> _WHAT NEEDS TO BE DONE_
Copy all of the material below word for word, leaving every line unchanged.

(Material from a collection)
• • • •

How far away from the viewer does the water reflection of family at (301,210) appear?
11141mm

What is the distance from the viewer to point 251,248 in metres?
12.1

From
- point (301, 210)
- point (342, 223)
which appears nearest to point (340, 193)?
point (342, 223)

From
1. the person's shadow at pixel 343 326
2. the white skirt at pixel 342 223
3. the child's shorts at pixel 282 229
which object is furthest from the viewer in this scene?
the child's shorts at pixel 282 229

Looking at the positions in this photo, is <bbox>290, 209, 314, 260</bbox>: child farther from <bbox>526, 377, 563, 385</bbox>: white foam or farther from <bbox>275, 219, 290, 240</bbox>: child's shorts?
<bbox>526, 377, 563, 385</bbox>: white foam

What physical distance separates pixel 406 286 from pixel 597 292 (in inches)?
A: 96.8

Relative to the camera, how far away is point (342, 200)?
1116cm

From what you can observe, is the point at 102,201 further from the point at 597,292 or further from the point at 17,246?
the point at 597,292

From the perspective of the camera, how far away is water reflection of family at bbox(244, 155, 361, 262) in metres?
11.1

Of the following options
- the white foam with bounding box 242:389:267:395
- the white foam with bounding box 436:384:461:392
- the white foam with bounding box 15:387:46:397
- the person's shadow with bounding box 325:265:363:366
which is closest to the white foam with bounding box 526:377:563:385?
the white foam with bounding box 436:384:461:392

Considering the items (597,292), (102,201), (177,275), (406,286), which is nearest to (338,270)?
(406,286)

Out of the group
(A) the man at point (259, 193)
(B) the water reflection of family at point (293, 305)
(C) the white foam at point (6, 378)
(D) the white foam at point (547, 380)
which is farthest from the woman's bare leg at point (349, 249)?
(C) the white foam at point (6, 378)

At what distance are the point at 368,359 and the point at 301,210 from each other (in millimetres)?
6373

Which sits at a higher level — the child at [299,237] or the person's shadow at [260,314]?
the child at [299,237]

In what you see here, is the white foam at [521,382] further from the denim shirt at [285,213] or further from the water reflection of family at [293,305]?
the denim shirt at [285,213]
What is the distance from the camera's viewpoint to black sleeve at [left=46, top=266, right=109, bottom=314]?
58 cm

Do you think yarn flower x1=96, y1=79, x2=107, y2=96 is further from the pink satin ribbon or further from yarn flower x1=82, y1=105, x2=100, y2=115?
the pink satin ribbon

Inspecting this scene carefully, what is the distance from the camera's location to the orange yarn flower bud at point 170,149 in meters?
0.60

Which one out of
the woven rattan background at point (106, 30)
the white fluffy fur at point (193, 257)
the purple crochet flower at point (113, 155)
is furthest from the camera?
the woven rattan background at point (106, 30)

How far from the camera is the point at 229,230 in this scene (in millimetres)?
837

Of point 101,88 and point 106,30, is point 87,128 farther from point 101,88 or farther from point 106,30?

• • • •

> _ANSWER FOR THIS EXERCISE_
How far away from the viewer does the water reflection of family at (301,210) appear?
11141mm

What is the distance from the viewer to point 251,248 in metres?
12.1

From
- point (301, 210)
- point (342, 223)
which appears nearest to point (340, 193)?
point (342, 223)

From
1. the person's shadow at pixel 343 326
2. the white skirt at pixel 342 223
3. the child's shorts at pixel 282 229
which object is furthest from the viewer in this scene?
the child's shorts at pixel 282 229

Looking at the positions in this photo, is <bbox>290, 209, 314, 260</bbox>: child farther from <bbox>526, 377, 563, 385</bbox>: white foam or farther from <bbox>275, 219, 290, 240</bbox>: child's shorts?
<bbox>526, 377, 563, 385</bbox>: white foam

What physical distance separates pixel 406 286 from pixel 597 292 (in inches)?
A: 96.8

Relative to the camera, how far away is point (342, 200)?
1116cm

From what you can observe, is the point at 102,201 further from the point at 597,292 or further from the point at 17,246?
the point at 597,292

From the perspective of the camera, how far away is water reflection of family at bbox(244, 155, 361, 262) in metres?
11.1

Of the following options
- the white foam with bounding box 242:389:267:395
- the white foam with bounding box 436:384:461:392
- the white foam with bounding box 15:387:46:397
- the person's shadow with bounding box 325:265:363:366
which is closest to the white foam with bounding box 526:377:563:385?
the white foam with bounding box 436:384:461:392

Considering the items (597,292), (102,201), (177,275), (406,286), which is nearest to (338,270)?
(406,286)

Out of the group
(A) the man at point (259, 193)
(B) the water reflection of family at point (293, 305)
(C) the white foam at point (6, 378)
(D) the white foam at point (547, 380)
which is farthest from the woman's bare leg at point (349, 249)?
(C) the white foam at point (6, 378)

At what distance are the point at 368,359 and the point at 301,210 from each other (in millimetres)?
6373

Which sits at a higher level — the child at [299,237] or the person's shadow at [260,314]?
the child at [299,237]

In what you see here, is the white foam at [521,382] further from the denim shirt at [285,213] or further from the water reflection of family at [293,305]?
the denim shirt at [285,213]
What is the distance from the camera's viewpoint to black sleeve at [left=46, top=266, right=109, bottom=314]?
58 cm

Do you think yarn flower x1=96, y1=79, x2=107, y2=96 is further from the pink satin ribbon or further from yarn flower x1=82, y1=105, x2=100, y2=115?
the pink satin ribbon

Inspecting this scene carefully, what is the distance from the camera's location to the orange yarn flower bud at point 170,149 in meters?
0.60

Which one out of
the woven rattan background at point (106, 30)
the white fluffy fur at point (193, 257)
the purple crochet flower at point (113, 155)
is furthest from the camera?
the woven rattan background at point (106, 30)

How far from the camera is the point at 229,230 in this scene (in millimetres)?
837

Of point 101,88 and point 106,30, is point 87,128 farther from point 101,88 or farther from point 106,30?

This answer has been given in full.